→ Your instructions
Reproduce the following records exactly from the line containing "Event Scripts" onward, ending with the last line and including it.

[Opening Source data section]

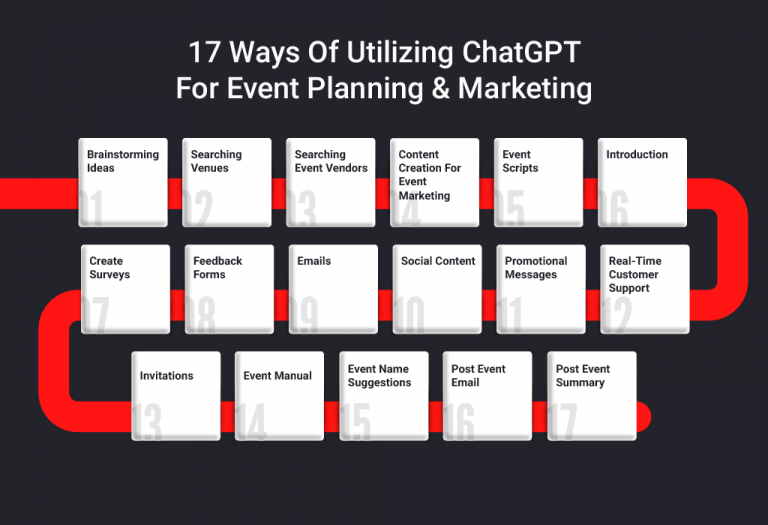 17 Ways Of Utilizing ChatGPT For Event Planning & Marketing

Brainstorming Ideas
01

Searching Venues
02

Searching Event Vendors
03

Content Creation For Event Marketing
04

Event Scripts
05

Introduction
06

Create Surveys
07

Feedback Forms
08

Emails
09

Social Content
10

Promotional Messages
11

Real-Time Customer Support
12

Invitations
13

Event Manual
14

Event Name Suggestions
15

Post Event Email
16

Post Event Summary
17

[Closing Source data section]

→ Response to this exercise
Event Scripts
05

Introduction
06

Create Surveys
07

Feedback Forms
08

Emails
09

Social Content
10

Promotional Messages
11

Real-Time Customer Support
12

Invitations
13

Event Manual
14

Event Name Suggestions
15

Post Event Email
16

Post Event Summary
17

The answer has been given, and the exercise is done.